Hazırlanan ÇED Raporu, ÇED kanunu ve yönetme­liklere ve ayrıca ülkemizin taraf olduğu Uluslararası Bern, Barse­lona ve CITES Sözleşmelerine ve Uluslararası Doğayı Koruma Birli­ğine (IUCN) aykırı olup kurulması planlanan balık çiftliği kamu kay­naklarımızı zarara uğratacaktır. Bölgemizde turizmi ve insan sağlı­ğını olumsuz etkileyecektir” dedi.

“Denizalan planlamasını öneriyoruz”

 Ortadoğu Teknik Üniversitesi (ODTÜ) Deniz Bilimleri Enstitüsü Müdürü ve ODTÜ İklim Merkezi Müdürü Profesör Doktor Barış Salihoğlu, denizlerin sürdürülebilir hatta ekosisteme dayalı çözümler üreterek kullanılması gerektiğini dile getirerek konuşmasını şöyle sürdürdü: “Deniz ekosistemleri hassas ekosisteme verilen bir zarardır. Hem ekonomiyi hem de insan sağlığını etkileyebiliyor. Balık çiftliklerini de biz bu kapsamda ele alıyoruz.
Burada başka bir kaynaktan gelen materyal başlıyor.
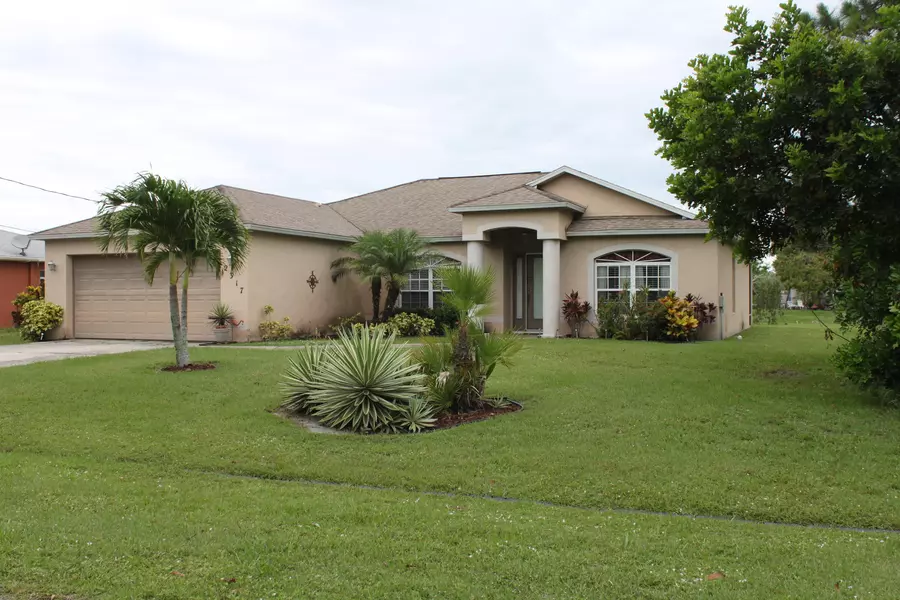 2317 SE Rock Springs DR, Port Saint Lucie, FL 34953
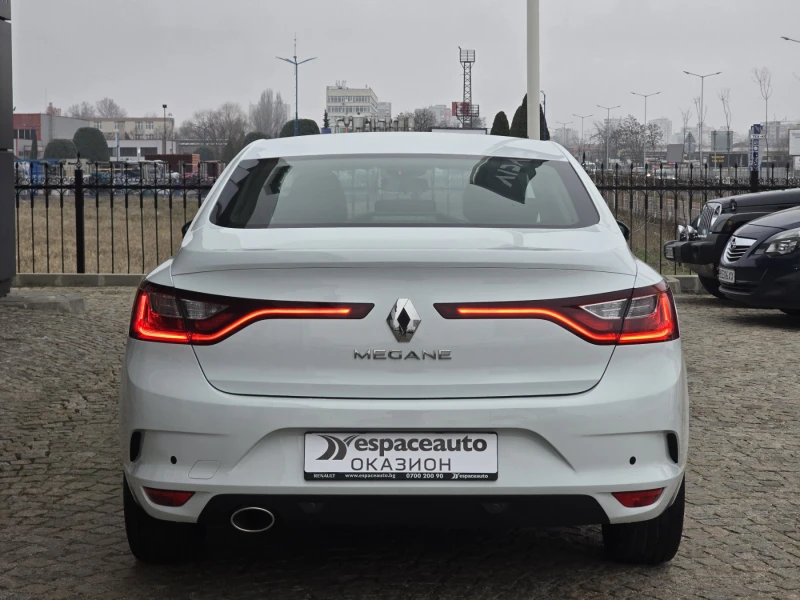Renault Megane 1.3TCe 140 к.с./Life, снимка 6 - Автомобили и джипове - 53123128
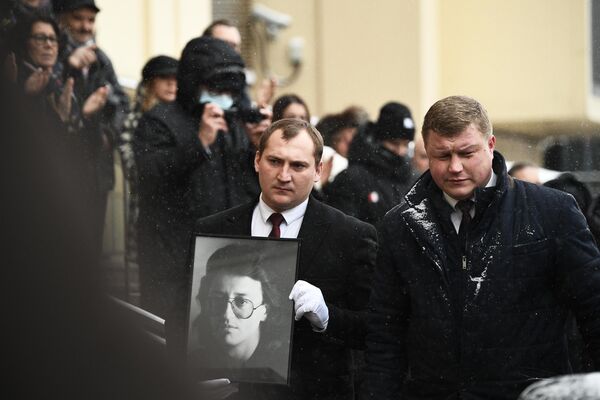 Александр Градский скончался 28 ноября на 73-м году жизни. - Sputnik Латвия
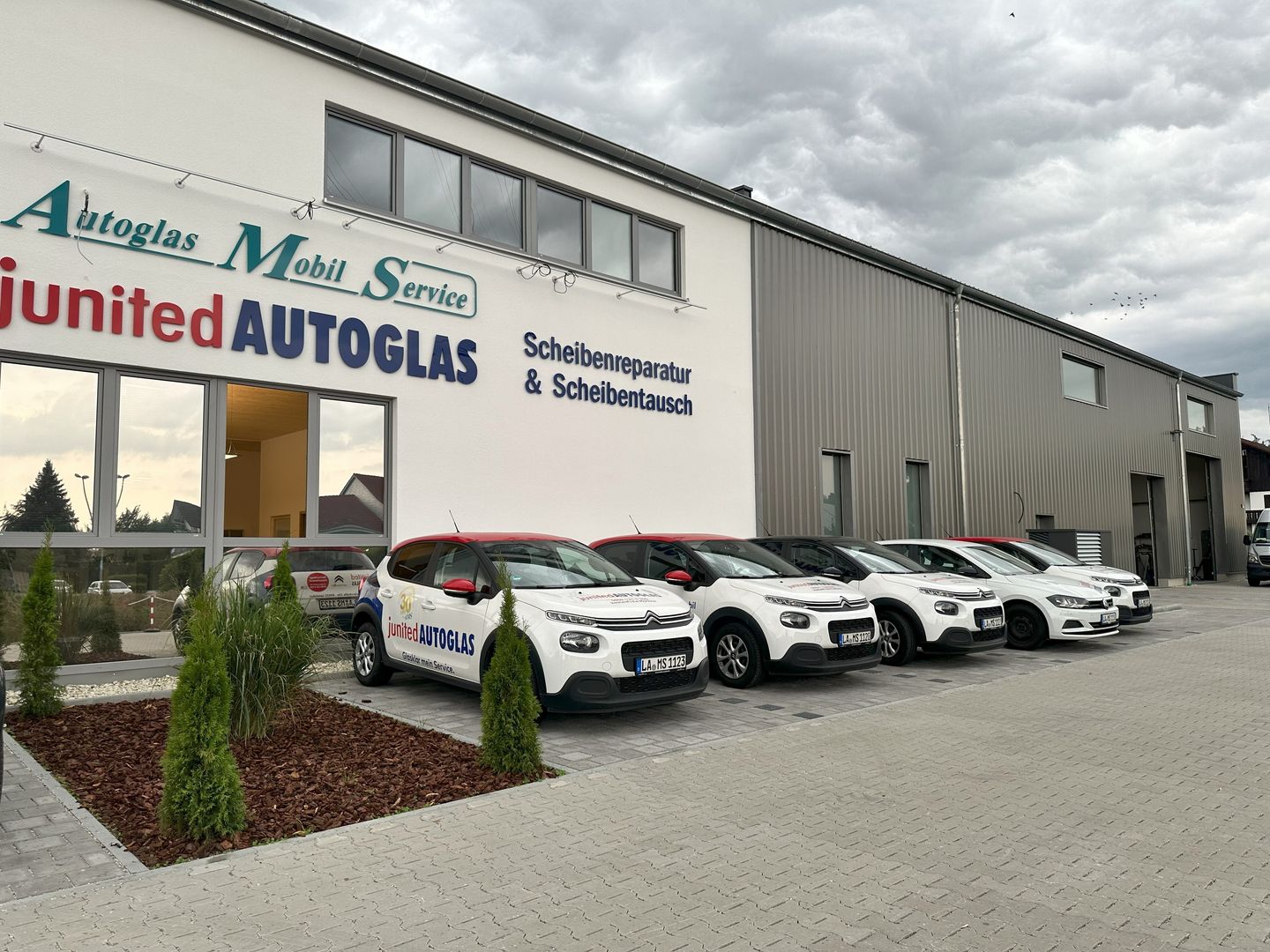 Beispielarbeit von junited AUTOGLAS Landshut - AMS Autoglas GmbH - veröffentlicht auf Auto-Werkstatt.de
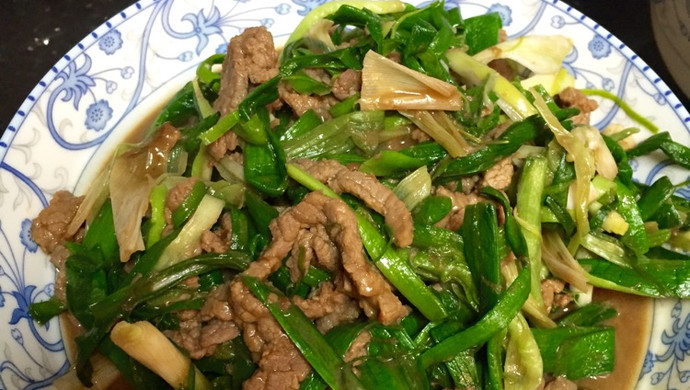 大蒜炒牛肉丝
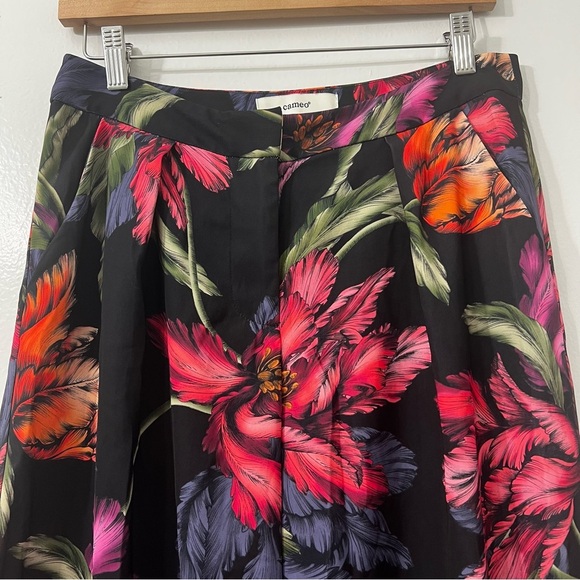 Women’s M Wide Leg Pleated Pants Dark Floral Fairy Grunge Boho Whimsigoth Office - Picture 4 of 9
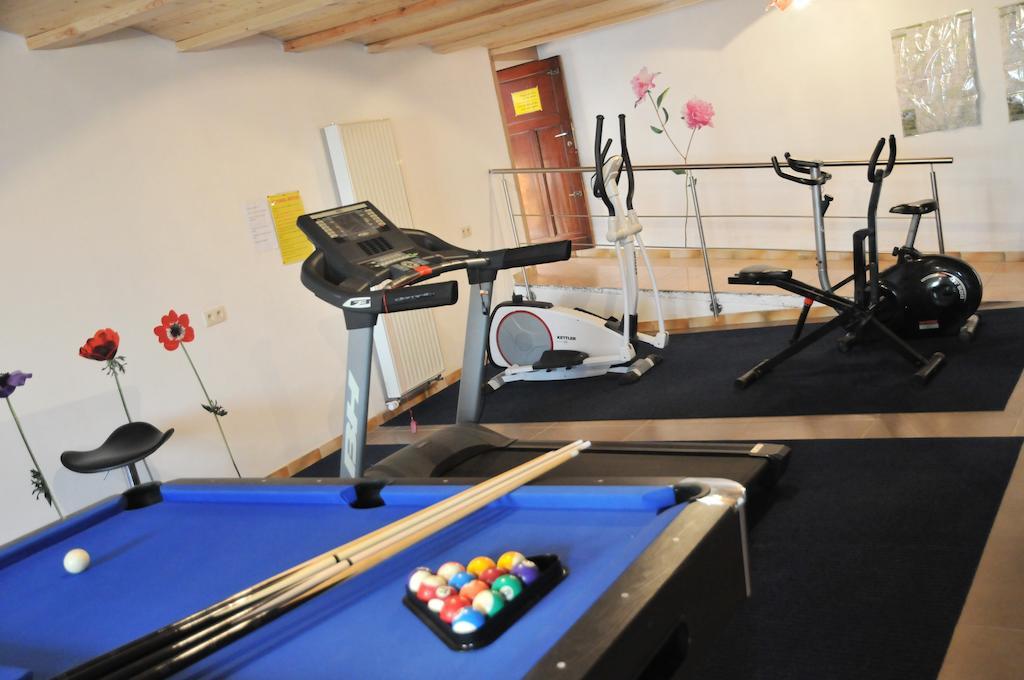 Gite Stone Lodge Bourcy Exteriör bild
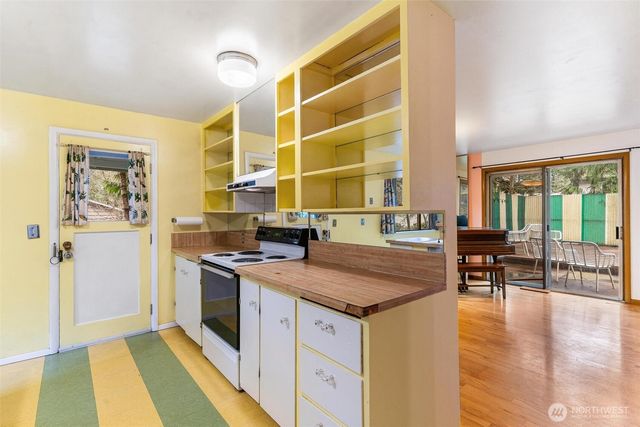 13758 Palatine Avenue N, Seattle, WA 98133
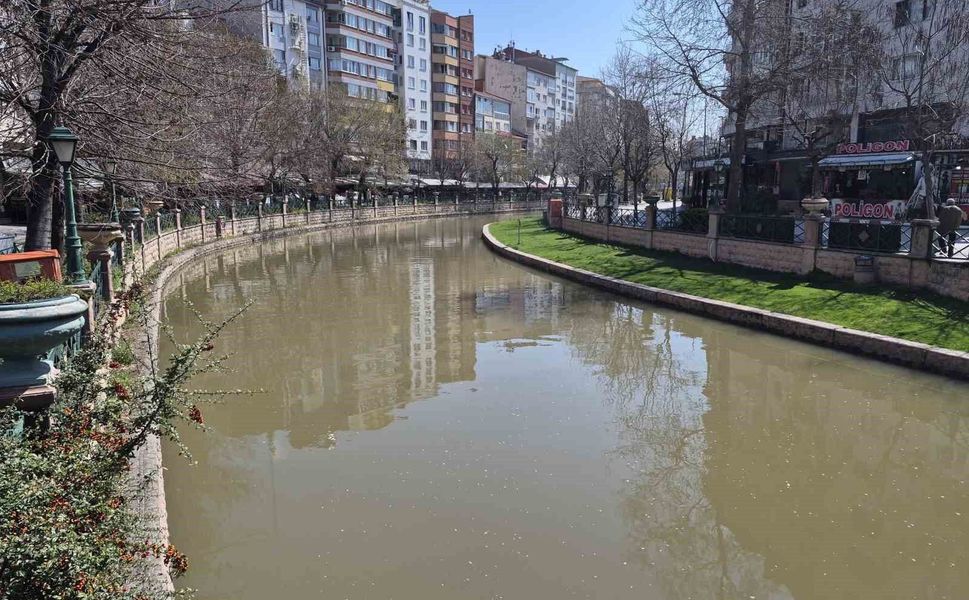 Porsuk Çayı kahverengine büründü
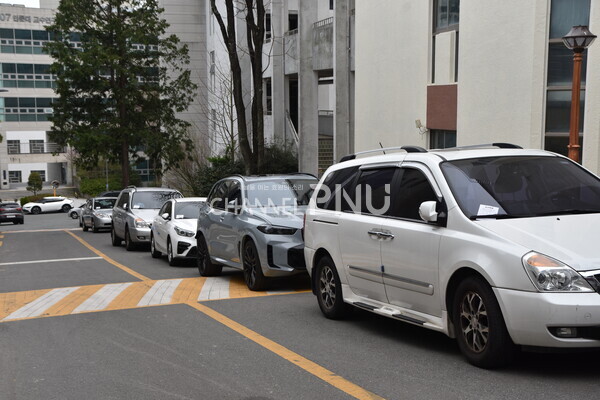 On April 2nd, a notice of cooperation was attached to a vehicle parked illegally near the Humanities building. [Yoon Ji-Won, Reporter]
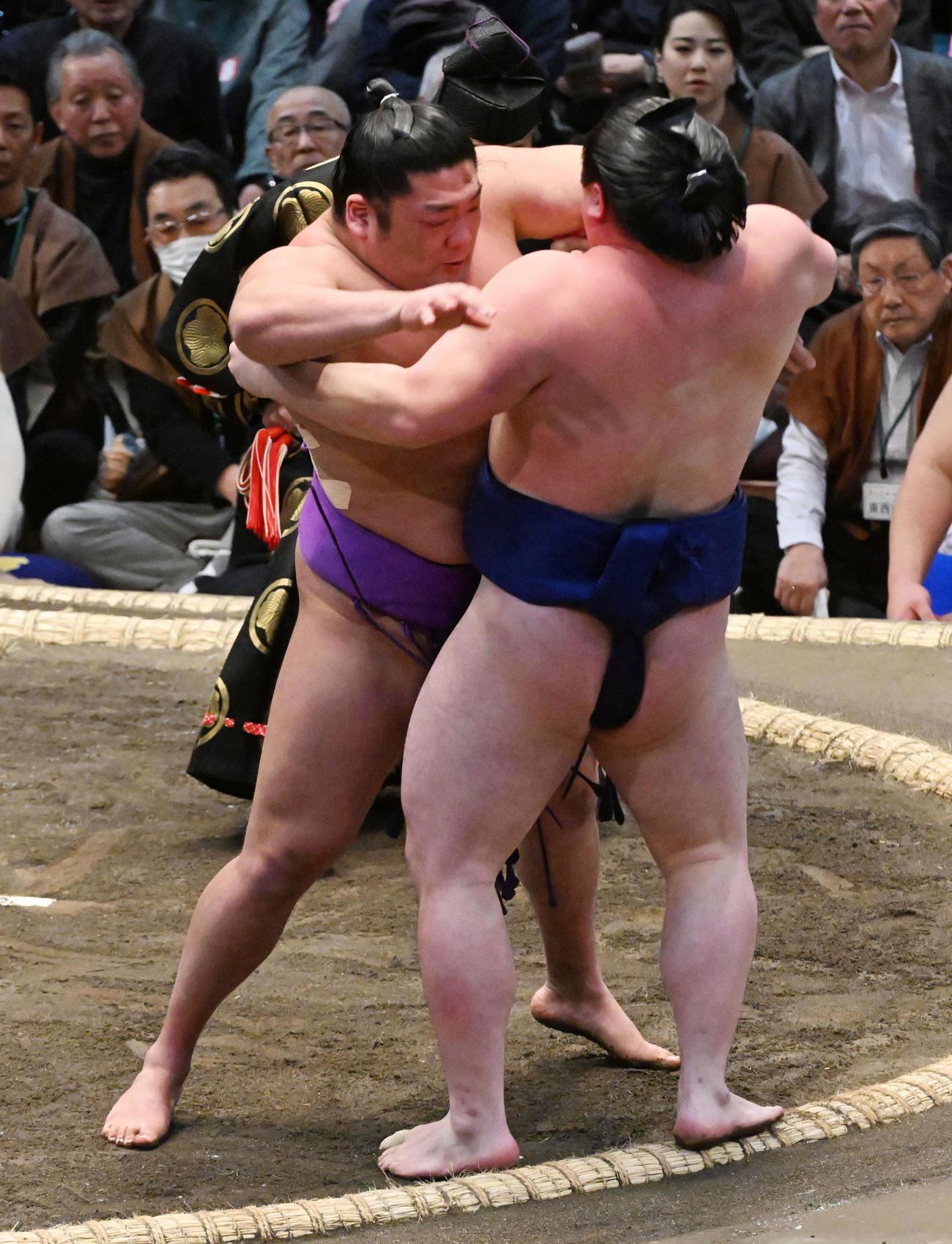 尊富士（左）は時疾風を押し出しで破る（撮影・前岡正明）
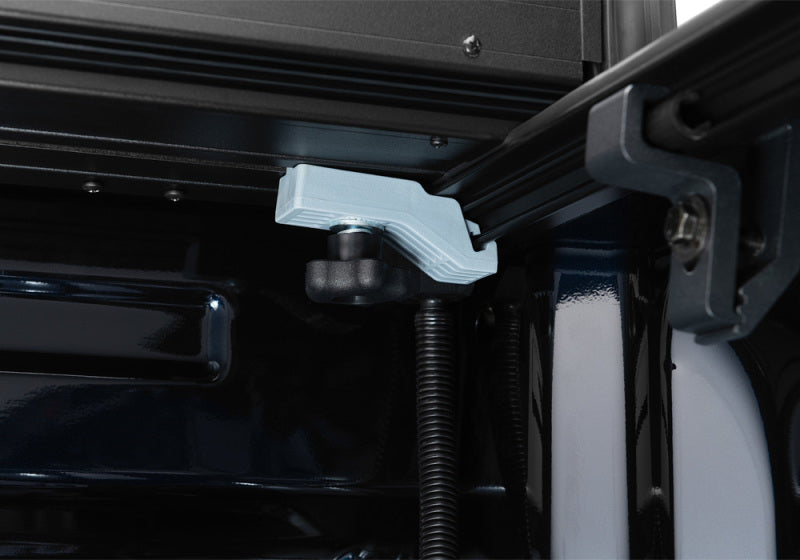 UnderCover 2021+ Ford F-150 Crew Cab 5.5ft Armor Flex Bed Cover Cover Undercover Bed Covers - Folding  AXOPROS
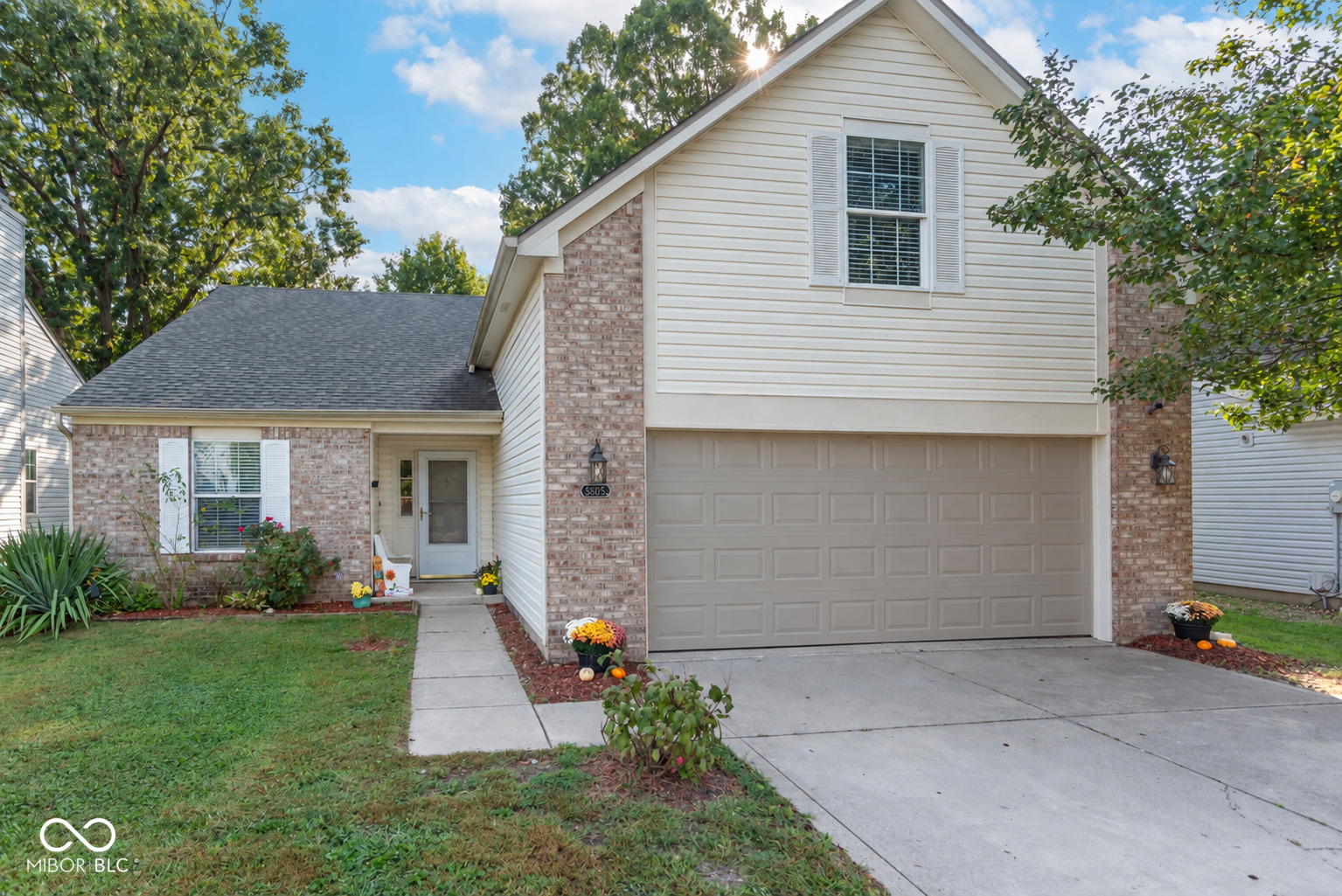 5805 Decatur Ridge Drive, Indianapolis, IN 46221 — photo 2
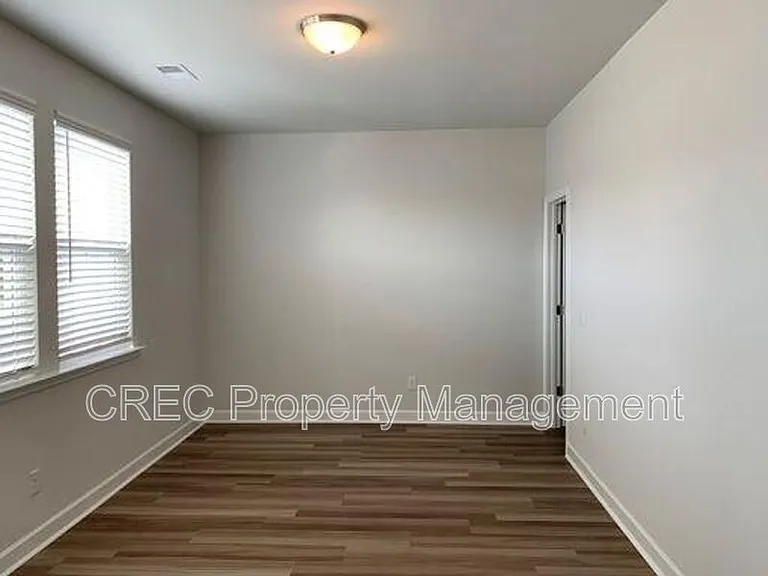 603 McLernon Trce — Photo 15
Çevresel sorumluluk tabi ki burada öncelikli olmalı.

Balıkçılık faaliyetleri, ekosistemi çok yıpratmakta özellikle trol avcılığı gibi avcılık yöntemleri ekosisteme çok ciddi zarar vermekte. Dolayısıyla bir geçiş ekonomisi olarak balık çiftlikleri tercih edilebilir. Balık çiftliklerinde suyun kalitesi, suda kirlenme ya da biyoçeşitlilik kaybı ya da yetiştirilen hayvanların sağlığı ve hayvanların da uygun ortamlarda yetiştirilebilmesi gibi konulara çok dikkat edilmesi gerekiyor. Dolayısıyla çok iyi bir planlama yapılması lazım. Planlama en azından diğer sektörlerle çatışmayı da azaltır.

Çünkü balık çiftlikleri ile ilgili çeşitli kaygılar var. Toplumun, turizm ve ulaştırma sektörünün kaygıları var. Bunların olmaması için iyi bir planlama yapılması gerekiyor. Biz bunun için Denizalan Planlamasını öneriyoruz. Şu anda verilen izinler, yapılan planlamalar genelde tek bir sektör üzerinden gitmekte tüm sektörlerin birbiriyle ilişkisi ve ekosistemle olan ilişkileri genel büyük ölçekle ele alınmamaktadır. Bunların ele alınarak bir planlama yapılması gerekiyor. Buna da sürdürülebilir mavi ekonomi ilkesine dayalı ve iklim değişimini de olumlu yönde destekleyecek bir planlama, buna da Denizalan Planlaması denmekte. Bunun muhakkak bizim kıyılarımızda uygulanması gerekiyor.”